Example of an interactive P&ID pipeline: https://github.com/cognitedata/cdf-sdk-java-examples/tree/main/interactive-pnid-batch-job
Note: To create client see the file clientSetup.md
Note: All users on this CDF subscription with assets read-all and entitymatching read-all and write-all capabilities in the project, are able to access the data sent to this API. Train a model that predicts matches between entities (for example, time series names to asset names). This is also known as fuzzy joining.

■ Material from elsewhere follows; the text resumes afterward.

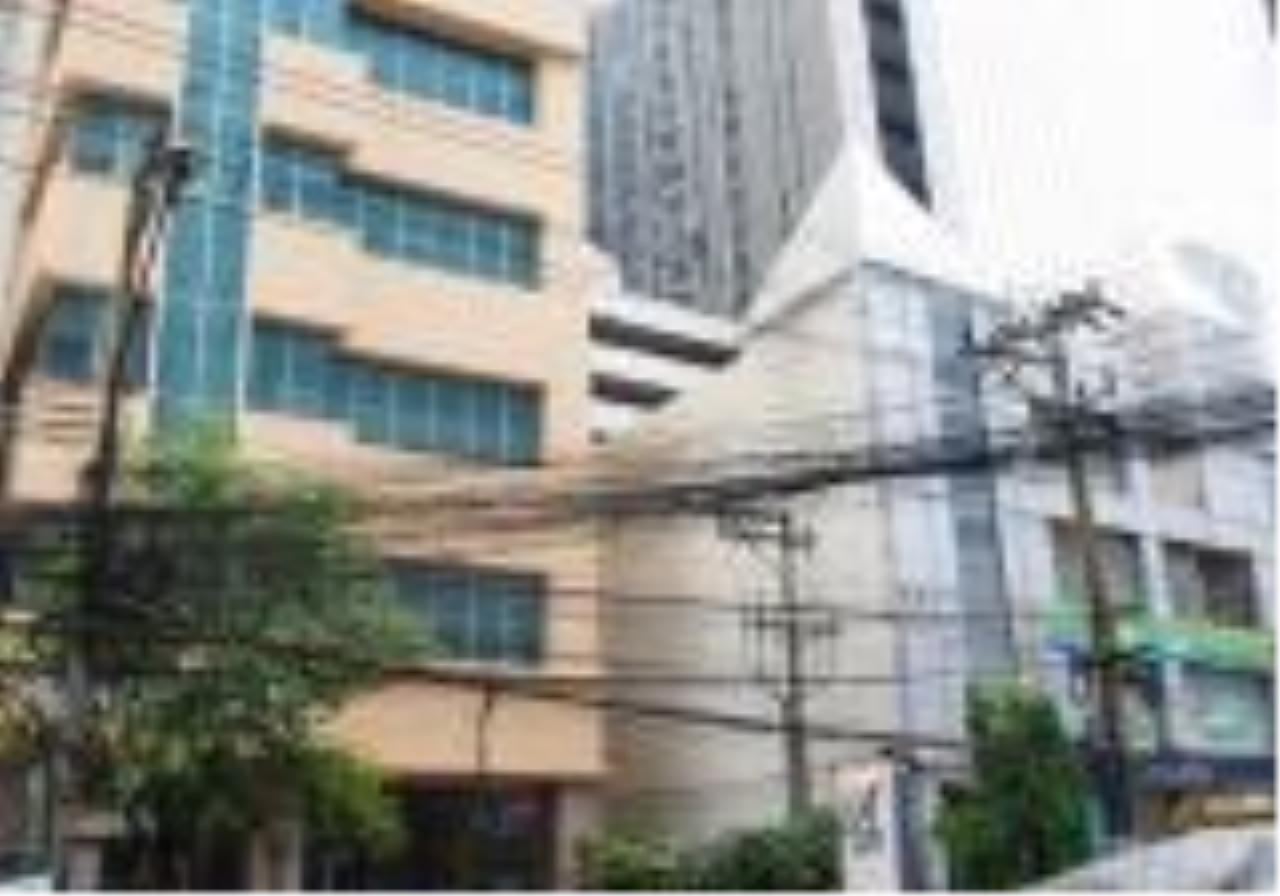 Quality Life Property Agency's For Rent!!! Asoke Place / 2 Badroom  / 17 Floor 1
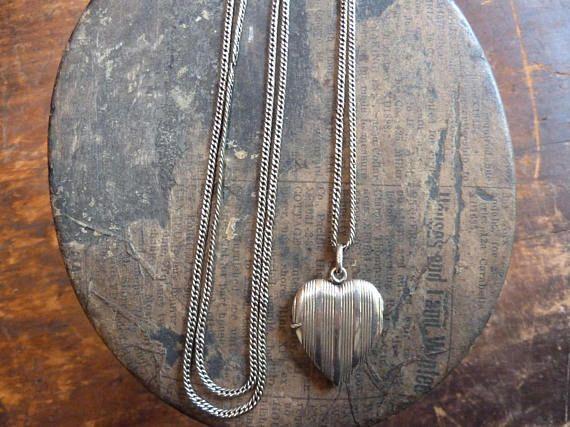 prachtige antieke art deco massief zilveren hart foto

If there are no trueMatches (labeled data), you train a static (unsupervised) model, otherwise a machine learned (supervised) model is trained.

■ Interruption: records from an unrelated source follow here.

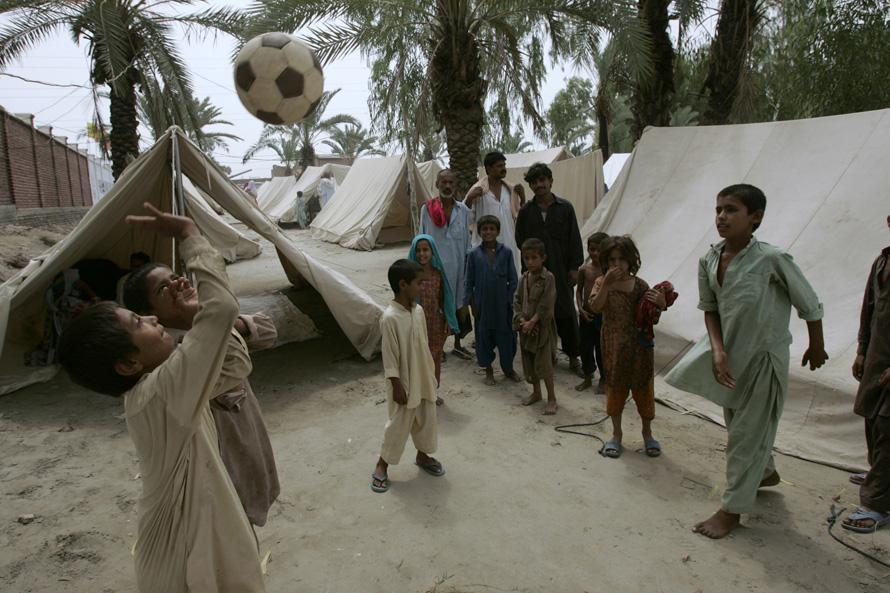 Наводнение в Пакистане - дети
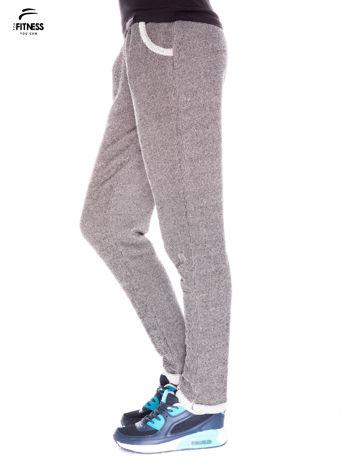Ciemnoszare spodnie dresowe ze zwężaną nogawką zakończoną na dole ściągaczem                                  zdj.                                  2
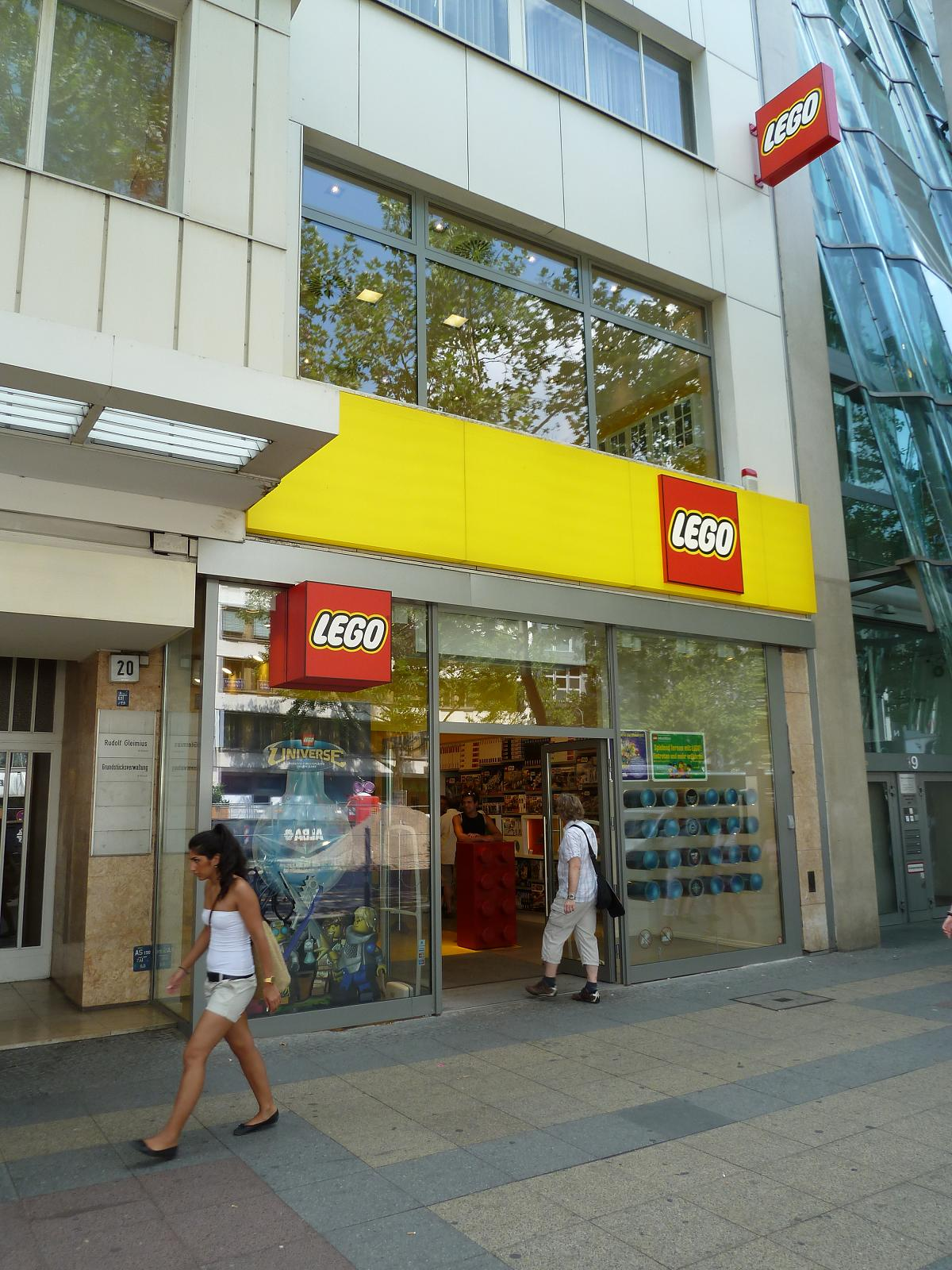 lego lego store at berlin germany. Black Bedroom Furniture Sets. Home Design Ideas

List<Struct> source = generateSourceStructs();
List<Struct> target = generateTargetTrainingStructs();
Request entityMatchFitRequest = Request.create()
.withRootParameter("sources", source)
.withRootParameter("targets", target)
.withRootParameter("matchFields", Map.of("source", "name", "target", "externalId"))
.withRootParameter("featureType", featureType);
List<EntityMatchModel> models =
client
.contextualization()
.entityMatching()
.create(List.of(entityMatchFitRequest));
//Example to generate data of Struct
private List<Struct> generateSourceStructs() {
Struct entityA = Struct.newBuilder()
.putFields("id", Values.of(1D))
.putFields("name", Values.of("23-DB-9101"))
.putFields("fooField", Values.of("bar"))
.build();
Struct entityB = Struct.newBuilder()
.putFields("id", Values.of(2D))
.putFields("name", Values.of("23-PC-9101"))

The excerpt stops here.